Excerpts from a spatial reasoning dataset:
::::::::

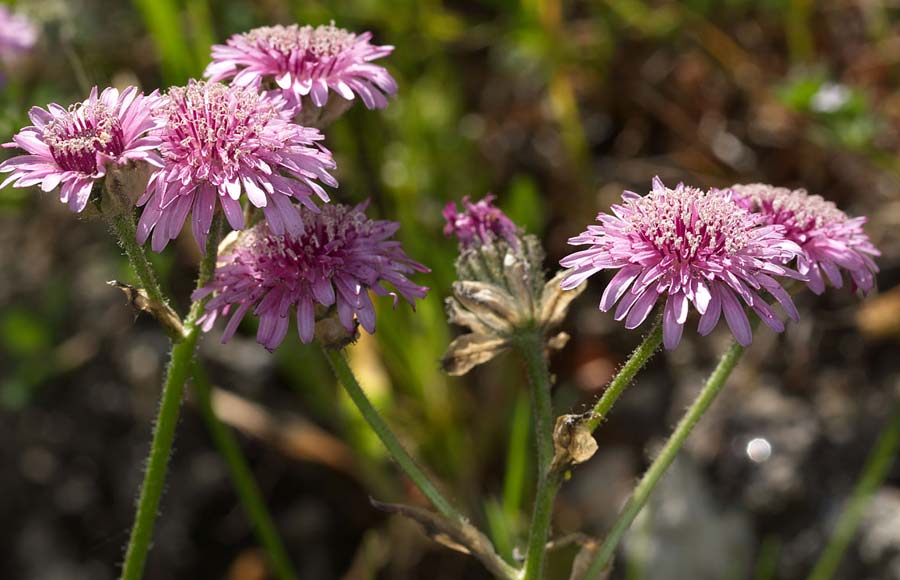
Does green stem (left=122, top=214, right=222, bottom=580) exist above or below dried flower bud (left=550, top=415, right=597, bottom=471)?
below

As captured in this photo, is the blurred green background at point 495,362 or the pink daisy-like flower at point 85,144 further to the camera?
the blurred green background at point 495,362

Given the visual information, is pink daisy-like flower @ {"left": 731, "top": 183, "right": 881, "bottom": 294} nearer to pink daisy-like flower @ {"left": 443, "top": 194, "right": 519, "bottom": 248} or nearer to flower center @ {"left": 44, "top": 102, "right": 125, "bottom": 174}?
pink daisy-like flower @ {"left": 443, "top": 194, "right": 519, "bottom": 248}

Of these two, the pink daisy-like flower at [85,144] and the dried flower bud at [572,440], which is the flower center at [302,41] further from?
the dried flower bud at [572,440]

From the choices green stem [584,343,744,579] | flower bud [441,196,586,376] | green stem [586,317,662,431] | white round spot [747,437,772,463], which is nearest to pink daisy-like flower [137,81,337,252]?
flower bud [441,196,586,376]

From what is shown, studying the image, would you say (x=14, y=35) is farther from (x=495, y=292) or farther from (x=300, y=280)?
(x=495, y=292)

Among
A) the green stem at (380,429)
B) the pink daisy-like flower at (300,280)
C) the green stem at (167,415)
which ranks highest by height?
the pink daisy-like flower at (300,280)

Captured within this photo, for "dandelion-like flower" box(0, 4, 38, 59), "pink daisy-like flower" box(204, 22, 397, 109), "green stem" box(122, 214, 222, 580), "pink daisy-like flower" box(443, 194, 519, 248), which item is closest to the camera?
"green stem" box(122, 214, 222, 580)

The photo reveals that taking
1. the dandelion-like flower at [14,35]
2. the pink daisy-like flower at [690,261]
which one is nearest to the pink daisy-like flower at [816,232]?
the pink daisy-like flower at [690,261]
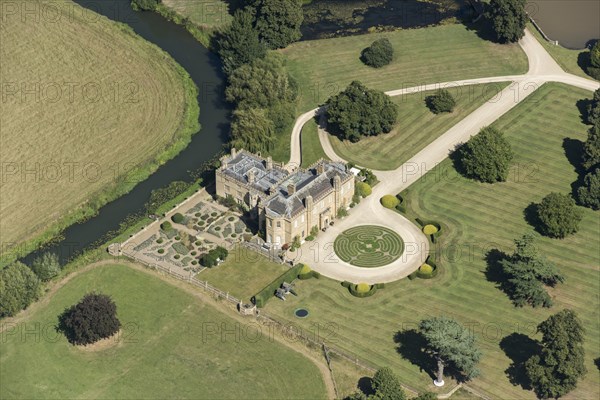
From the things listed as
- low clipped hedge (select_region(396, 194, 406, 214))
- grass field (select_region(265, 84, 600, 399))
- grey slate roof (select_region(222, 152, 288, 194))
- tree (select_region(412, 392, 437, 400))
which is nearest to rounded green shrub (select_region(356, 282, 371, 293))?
grass field (select_region(265, 84, 600, 399))

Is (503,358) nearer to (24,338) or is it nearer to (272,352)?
(272,352)

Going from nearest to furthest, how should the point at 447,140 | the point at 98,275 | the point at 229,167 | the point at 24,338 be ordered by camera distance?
the point at 24,338, the point at 98,275, the point at 229,167, the point at 447,140

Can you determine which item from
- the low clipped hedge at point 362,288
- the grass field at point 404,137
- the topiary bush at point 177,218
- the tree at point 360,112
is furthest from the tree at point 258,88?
the low clipped hedge at point 362,288

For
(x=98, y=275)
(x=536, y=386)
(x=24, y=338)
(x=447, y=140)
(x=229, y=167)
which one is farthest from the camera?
(x=447, y=140)

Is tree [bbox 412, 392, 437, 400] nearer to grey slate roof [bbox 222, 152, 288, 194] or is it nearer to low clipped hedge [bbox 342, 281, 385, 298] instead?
low clipped hedge [bbox 342, 281, 385, 298]

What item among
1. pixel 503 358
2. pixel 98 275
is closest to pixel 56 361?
pixel 98 275

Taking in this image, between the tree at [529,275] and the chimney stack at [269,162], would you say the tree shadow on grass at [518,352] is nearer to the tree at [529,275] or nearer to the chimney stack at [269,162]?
the tree at [529,275]
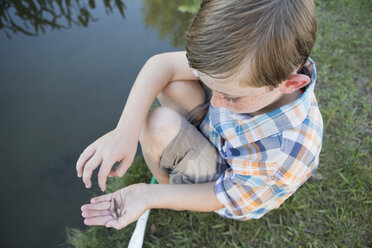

::::::::

**Problem details**
Can you show every line in the items above that contains the word "field"? Treat uppercase and lowercase as different.

**Result of the task**
- grass field (select_region(265, 84, 600, 399))
grass field (select_region(265, 84, 600, 399))
- the grass field at point 404,137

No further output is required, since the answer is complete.